Thomas and Segur say that some families explore options for financial support that can make family life more enjoyable, emphasizing that "there is no shame in utilizing what support is out there." Healthcare Finance News echoes this sentiment, adding that there are many employer resources and programs to ease financial stress and improve productivity in the workplace in such situations.
When you live with your aging parents or assume a high amount of daily care for them, you experience a change in your family roles. Thomas and Segur describe this as a "shift in family structure and hierarchy related to [the] matriarch or patriarch no longer being in their role." When this occurs, "someone new [has] to take their place."
This shift can cause guilt and stress, as family members work to find a place in the new family dynamic, but it can also result in more open communication among family members. In her article "Caregiving From a Distance," Carol Heffernan describes how some families positively communicate their needs and responsibilities when managing caregiving. The caregivers speak with aging parents about where they believe they need support. Grandparents, parents and children get creative, brainstorming about how to utilize community resources such as church groups, social service organizations and community groups. In these cases, the family structure shifts to being less hierarchical and more cooperative.

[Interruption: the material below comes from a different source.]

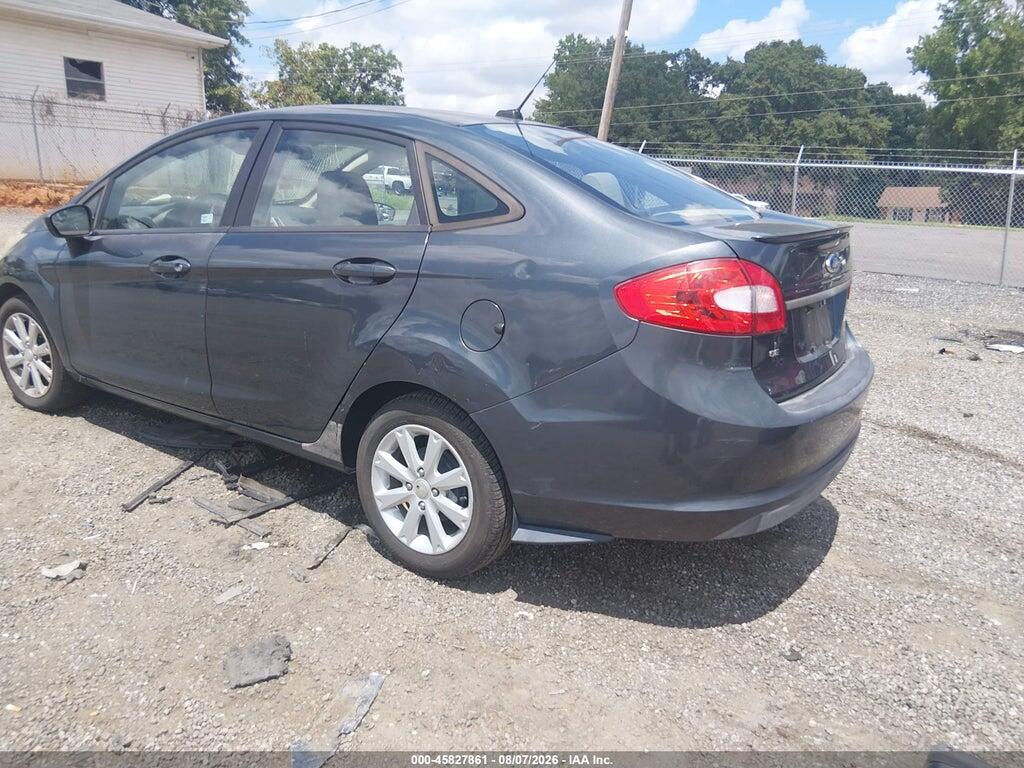 3FADP4BJ4BM150970 2011 FORD FIESTA photo no. 3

Prioritizing parents' care can ease their pain and worry, but might impact your health. The Family Caregiver site summarizes some of the physical effects of caregiving for aging parents. The time and effort of keeping up with parents' care means you may visit your doctors less, resulting in undiagnosed problems or conditions getting worse. Caregiving for a parent with dementia can cause chronic stress and illness. Time pressure might result in caregivers and their children skipping exercise and eating more convenience foods, which contribute to poor fitness and weight gain. Everything from mild depression to severe and chronic depression can inflict caregivers, which can cause premature aging and shorten their life span. Families who share responsibilities and secure outside help experience less stress and have the time and resources to maintain their health and relationships with all members of the family.

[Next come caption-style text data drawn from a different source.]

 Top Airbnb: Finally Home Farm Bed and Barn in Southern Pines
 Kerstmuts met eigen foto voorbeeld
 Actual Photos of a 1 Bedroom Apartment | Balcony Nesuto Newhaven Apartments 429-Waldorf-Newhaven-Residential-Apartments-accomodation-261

In her article "Caring for Elderly Parents: How to Feel Positive," Dr. Amy D’Aprix, life transition consultant, observes that our thoughts frame our emotional state. When you care for aging parents, you might feel as if you are in a rut. This in turn affects your family life, creating an environment of bitterness and resulting in more criticism and complaining. However, some families have the opposite experience by creating what she describes as a positive "wiring" in their brains to produce more potentially positive outcomes. These people reflect on what makes them feel good for caring for their aging parents. They consider what moments in their days make them smile. They revel in the moments with loved ones that increase their sense of self-worth and they end up creating closer bonds with both the older and younger generations.